The crust: At Craft, Toth allows his dough to ferment and rise for 24 hours at room temperature, a method that leads to a crust with a serious interior chew and a crackling exterior. The crust at Craft is by far its greatest asset, but while the texture of the pies was very good, they didn't quite have the contrasts—the soft bubbles and random bits of char and caramelization—you might find on a great brick oven or Neapolitan-style pizza. Though the pizzas I tried weren't undercooked, they were almost a uniform beige color. Maybe a couple more minutes in the oven would add a little extra blister and a more golden hue?

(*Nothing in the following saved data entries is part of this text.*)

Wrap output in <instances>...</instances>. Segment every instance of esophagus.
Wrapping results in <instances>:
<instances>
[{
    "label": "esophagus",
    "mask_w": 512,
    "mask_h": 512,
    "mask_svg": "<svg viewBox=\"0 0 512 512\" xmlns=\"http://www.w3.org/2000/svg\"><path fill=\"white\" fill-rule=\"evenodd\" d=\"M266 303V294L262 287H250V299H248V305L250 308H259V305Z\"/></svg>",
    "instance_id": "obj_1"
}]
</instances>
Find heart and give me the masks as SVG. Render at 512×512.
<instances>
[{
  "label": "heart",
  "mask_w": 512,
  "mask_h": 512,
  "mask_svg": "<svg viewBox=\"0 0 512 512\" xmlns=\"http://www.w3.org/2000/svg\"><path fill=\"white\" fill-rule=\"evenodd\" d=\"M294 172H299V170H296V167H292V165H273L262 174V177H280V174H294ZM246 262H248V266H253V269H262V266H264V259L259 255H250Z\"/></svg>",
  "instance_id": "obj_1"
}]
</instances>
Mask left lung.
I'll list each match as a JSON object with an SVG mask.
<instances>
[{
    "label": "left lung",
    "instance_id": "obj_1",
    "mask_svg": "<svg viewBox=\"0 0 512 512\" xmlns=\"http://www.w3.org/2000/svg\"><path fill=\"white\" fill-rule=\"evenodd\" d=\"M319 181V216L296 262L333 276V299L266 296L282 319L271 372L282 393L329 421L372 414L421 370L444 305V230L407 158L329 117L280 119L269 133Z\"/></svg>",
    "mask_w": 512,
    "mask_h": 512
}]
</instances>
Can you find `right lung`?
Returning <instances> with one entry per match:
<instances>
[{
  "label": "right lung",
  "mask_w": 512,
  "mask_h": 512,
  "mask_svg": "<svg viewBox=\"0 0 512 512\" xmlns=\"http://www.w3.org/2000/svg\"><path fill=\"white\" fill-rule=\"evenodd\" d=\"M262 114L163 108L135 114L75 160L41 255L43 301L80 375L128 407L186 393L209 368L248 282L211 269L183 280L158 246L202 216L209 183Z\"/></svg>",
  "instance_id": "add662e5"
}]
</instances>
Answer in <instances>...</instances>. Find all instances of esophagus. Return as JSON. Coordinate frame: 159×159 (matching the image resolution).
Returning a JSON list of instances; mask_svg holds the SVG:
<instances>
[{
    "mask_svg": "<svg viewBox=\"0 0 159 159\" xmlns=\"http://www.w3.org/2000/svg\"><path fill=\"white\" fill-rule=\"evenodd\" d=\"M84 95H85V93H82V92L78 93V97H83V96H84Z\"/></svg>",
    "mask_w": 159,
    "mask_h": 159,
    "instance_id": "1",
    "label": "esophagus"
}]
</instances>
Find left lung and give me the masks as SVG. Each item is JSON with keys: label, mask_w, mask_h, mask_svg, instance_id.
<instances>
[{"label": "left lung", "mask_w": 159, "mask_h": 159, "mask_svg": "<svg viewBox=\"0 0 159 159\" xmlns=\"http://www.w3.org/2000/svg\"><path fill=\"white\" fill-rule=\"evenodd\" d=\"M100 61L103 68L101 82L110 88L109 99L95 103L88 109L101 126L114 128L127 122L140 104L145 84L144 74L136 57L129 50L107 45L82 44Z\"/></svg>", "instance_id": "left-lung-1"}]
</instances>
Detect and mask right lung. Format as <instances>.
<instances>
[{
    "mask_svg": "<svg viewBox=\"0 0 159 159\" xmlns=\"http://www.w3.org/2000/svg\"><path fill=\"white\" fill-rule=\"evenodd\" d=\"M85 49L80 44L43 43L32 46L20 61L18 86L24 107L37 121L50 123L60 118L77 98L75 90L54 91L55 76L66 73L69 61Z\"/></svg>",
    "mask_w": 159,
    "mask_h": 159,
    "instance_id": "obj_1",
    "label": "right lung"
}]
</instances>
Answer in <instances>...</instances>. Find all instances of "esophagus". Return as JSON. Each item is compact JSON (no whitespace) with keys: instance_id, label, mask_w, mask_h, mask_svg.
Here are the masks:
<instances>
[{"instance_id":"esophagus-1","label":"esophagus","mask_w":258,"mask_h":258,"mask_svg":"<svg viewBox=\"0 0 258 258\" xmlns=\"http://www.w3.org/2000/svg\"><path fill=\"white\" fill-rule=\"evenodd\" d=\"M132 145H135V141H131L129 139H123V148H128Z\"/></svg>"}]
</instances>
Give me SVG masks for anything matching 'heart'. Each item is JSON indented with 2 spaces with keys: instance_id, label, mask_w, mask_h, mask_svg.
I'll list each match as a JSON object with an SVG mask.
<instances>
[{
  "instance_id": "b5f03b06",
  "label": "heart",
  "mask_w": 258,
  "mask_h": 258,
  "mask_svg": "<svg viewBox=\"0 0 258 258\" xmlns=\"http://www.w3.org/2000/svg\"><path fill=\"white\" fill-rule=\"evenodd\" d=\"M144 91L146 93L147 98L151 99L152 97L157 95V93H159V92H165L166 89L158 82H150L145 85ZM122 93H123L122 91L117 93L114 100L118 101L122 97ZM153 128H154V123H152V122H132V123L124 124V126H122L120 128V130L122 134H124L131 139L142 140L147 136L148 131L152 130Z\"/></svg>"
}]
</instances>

The toppings: Craft's ingredient list includes candied bacon and truffle oil as well as pecorino romano, grana padano and gorgonzola cheeses. Toth also expects to offer up seasonal veggies and herbs including spinach and oregano from his home garden. In some ways, these kind of ingredients are the reason Craft exists. "Serio is in Lakeview. It's more traditional. There are a lot of families and kids. Wicker Park is more eclectic. I had some ideas about flavor combinations that I thought would be more well-received there," Toth said. Of all the flavor combos at Craft, Toth said the most-ordered so far had been the neighborhood namesake Wicker Pork ($17 for the 14-inch size; $21 for 18-inch) pizza featuring Canadian bacon, pineapple and curls of red onion. The interplay of smoke from the bacon and sweetness from the pineapple and onion made it my favorite as well. The Devil in the White City pie ($20 for 14-inch size $24; for 18-inch) featured capicola, hot cherry peppers, peperoncini, black pepper, garlic and red onion; though I liked the spicy, meaty capicola, the whole pizza was mouth-searing and out of balance. The sausage pizza was also disappointing, topped with dry sausage that was sliced thin like pepperoni and therefore almost flavorless.

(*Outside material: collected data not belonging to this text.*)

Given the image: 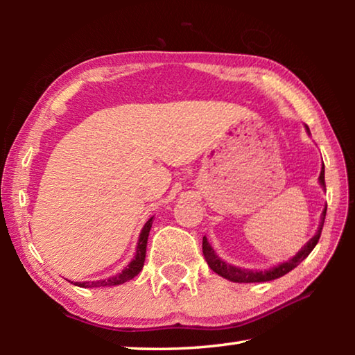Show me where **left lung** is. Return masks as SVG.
<instances>
[{
    "label": "left lung",
    "mask_w": 355,
    "mask_h": 355,
    "mask_svg": "<svg viewBox=\"0 0 355 355\" xmlns=\"http://www.w3.org/2000/svg\"><path fill=\"white\" fill-rule=\"evenodd\" d=\"M305 130H307V133L310 135L309 127H305ZM318 180H320V184L322 186V189H326V182H324V164L321 167V173H320V178H318ZM326 211H327V205H326V208L322 209L321 222H320V227H318L316 235L311 239H309L307 244H304V248L300 249L296 255L290 258L288 261L279 263L277 266L264 269V271H254V269L238 268V266H233V264H230V263H225L224 260H220V258L216 255V252L211 248V244L208 243L207 236H203V243H202L203 257H205L208 266L211 268L216 274L220 275V277L227 279V280H230V282H235V284H258V282L275 280V279L282 277V275H285L290 271H293V269L296 268L300 261H304L305 258L310 255V252L315 249V245L318 244V241H320L322 225H324V219H326Z\"/></svg>",
    "instance_id": "8db88e82"
}]
</instances>
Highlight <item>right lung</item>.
Returning a JSON list of instances; mask_svg holds the SVG:
<instances>
[{
    "label": "right lung",
    "mask_w": 355,
    "mask_h": 355,
    "mask_svg": "<svg viewBox=\"0 0 355 355\" xmlns=\"http://www.w3.org/2000/svg\"><path fill=\"white\" fill-rule=\"evenodd\" d=\"M153 224V218H150L146 225L142 227L141 235H139V241H137L136 245V255L133 260H131L127 268L123 269L122 272H119L116 275H111V277L103 279V280H94V282H71V284L81 288H98V286H116V285H122L125 282H128L131 279H135L137 274L142 271L144 268V261H146V252H147V241H148V233L150 228H152Z\"/></svg>",
    "instance_id": "obj_1"
}]
</instances>
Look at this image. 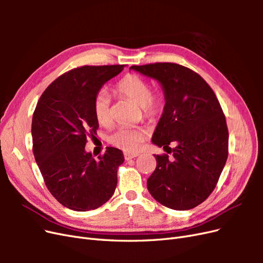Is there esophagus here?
<instances>
[{"label": "esophagus", "mask_w": 263, "mask_h": 263, "mask_svg": "<svg viewBox=\"0 0 263 263\" xmlns=\"http://www.w3.org/2000/svg\"><path fill=\"white\" fill-rule=\"evenodd\" d=\"M139 156V153H135V154H129V153H125L124 157H125V160H130V159H134Z\"/></svg>", "instance_id": "obj_1"}]
</instances>
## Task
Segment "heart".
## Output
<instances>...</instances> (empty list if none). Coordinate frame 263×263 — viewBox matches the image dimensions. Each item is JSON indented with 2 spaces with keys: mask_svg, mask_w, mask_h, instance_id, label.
Here are the masks:
<instances>
[{
  "mask_svg": "<svg viewBox=\"0 0 263 263\" xmlns=\"http://www.w3.org/2000/svg\"><path fill=\"white\" fill-rule=\"evenodd\" d=\"M116 93L124 99L139 105L144 117L155 119L160 116L164 108V97L161 92L151 91L150 83L138 74L129 73L123 77L115 85ZM93 112L101 126L108 127L112 124V110L108 93L103 89L95 95ZM147 137V130L141 127L136 128H118L108 137L109 144L127 153H135L141 147Z\"/></svg>",
  "mask_w": 263,
  "mask_h": 263,
  "instance_id": "heart-1",
  "label": "heart"
}]
</instances>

The sauce: The sauce is made from tomatoes grown by an Italian olive oil producer Sogno Toscano that Toth recently discovered. "They're bright; I don't use a lot of seasoning," he said. Indeed the sauce has a nice, slightly acidic tomato flavor with a mellowing, sweet finish. On the other hand, while it complements the pizza well, it's almost forgettable; the best sauces around town have a deeply savory punch that Craft's sauce was missing.

Reheated: Both my date and I tried mightily to finish a slice of the seriously spicy Devil in a White City pizza, but the orange slick of grease and spice was just too much. Not wanting to waste a good pizza, I brought it home and tried it again the next day, but that incredible fire was still there. I'd have cut back on the amount of peppers and maybe finish the thing off with a swirl of honey or something sweet to temper the heat.

Other stuff: Toth said he plans to serve fresh house-baked bagels and coffee in the mornings soon. There are also a couple salads, garlic-cheese breadsticks and a veggie- and cheese-laden antipasti plate.

The scene: There's an eight-seat rustic wood-topped communal table and a handful of smaller private tables in front of exposed brick walls and a looming chalkboard menu. When I visited, there seemed to be quite a few families dining as well as a whole lot of neighborhood folk popping in for takeout pies.

The bottom line: You can tell that Toth has spent a great amount of time honing his crust, but he still needs to work on perfecting his sauce and the balance and quality of ingredients if Craft is to become a destination pizzeria. That said, if you happen to live in the neighborhood, Craft is a good place to have around.